PGMs are defined as ordnance or bombs capable of identifying and striking its targets without human intervention or guidance.
AFP spokesperson Brig. Gen. Restituto Padilla issued this clarification in wake of the "friendly fire incident" involving a SIAI-Marchetti SF-260 attack aircraft which on Wednesday led to the death of 11 soldiers and wounding of seven others.
"We are not using PGMs in the ongoing campaign in Marawi City, we don't have PGMs (in the inventory), what we are using since (May 23) are precision air strikes or precision close-air support which our pilots are trained for," he added.
Padilla also said the SF-260s, which are originally designed for training purposes, was modified for the ground attack role, a mission the aircraft is well suited for.
Other AFP ground attack assets being used in the Marawi City clearing operations are the Rockwell OV-10 bombers and the MG-520 and AW-109 attack helicopters.
As this develops, AFP chief-of-staff Gen. Eduardo Año said he has already ordered the AFP Inspector General, under Major Gen. Rafael Valencia, to investigate Wednesday's "friendly fire incident".
"It was very unfortunate and no one wanted it to happen. I am deeply saddened and the whole AFP commiserate with the bereaved families with deep regret. I want to assure the public that it will not happen again and I ensure that all measures and actions are being implemented in order to resolve the Marawi crisis at the soonest possible time without jeopardizing the lives of innocent civilians," he added.

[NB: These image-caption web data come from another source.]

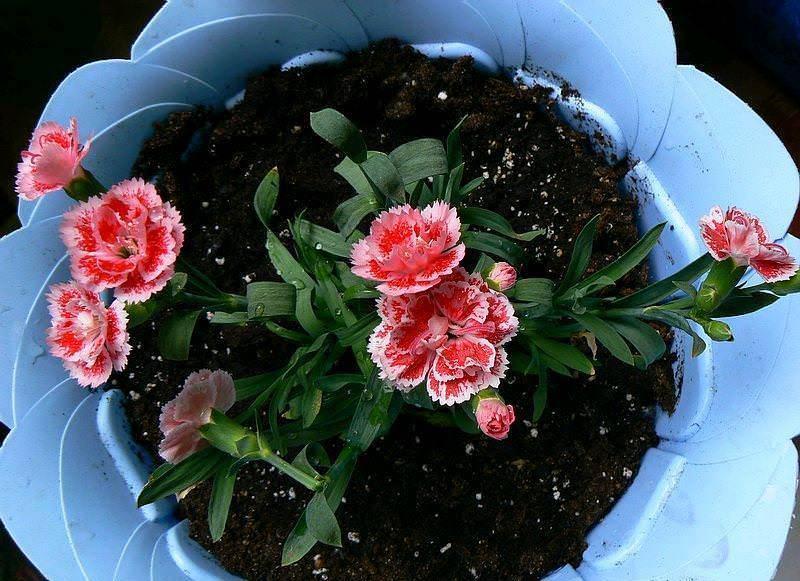 Правила ухода за пахистахисом дома: примеры размножения и заболеваний цветка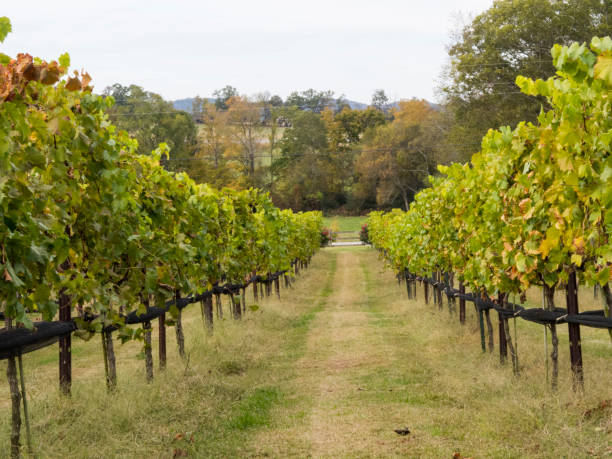 Row Of Grape Vines stock photo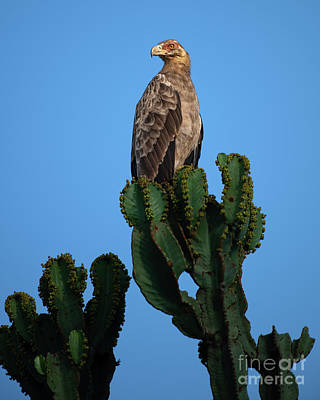 Birds Rights Managed Images - Palm Nut Vulture on a Cactus Tree Royalty-Free Image by Jamie Pham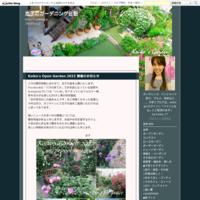 夏休み 修善寺旅行3日目 - 恋子のガーデニング日記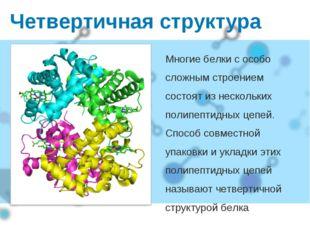 Четвертичная структура Многие белки с особо сложным строением состоят из неск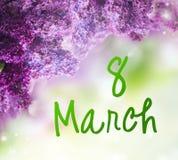 Fleurs lilas sur le vert Images libres de droits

And when asked on whether there are plans to ground the SF-260s pending the investigation, Año said the AFP "may defer the use of SF-260 for the meantime but it will continue using all other available ground air and naval assets in order to resolve this crisis quickly."
"We are doing our best to comply with the timeline but what is more important is to finish our job with the minimum loss of soldiers' and civilians' lives," the AFP chief added.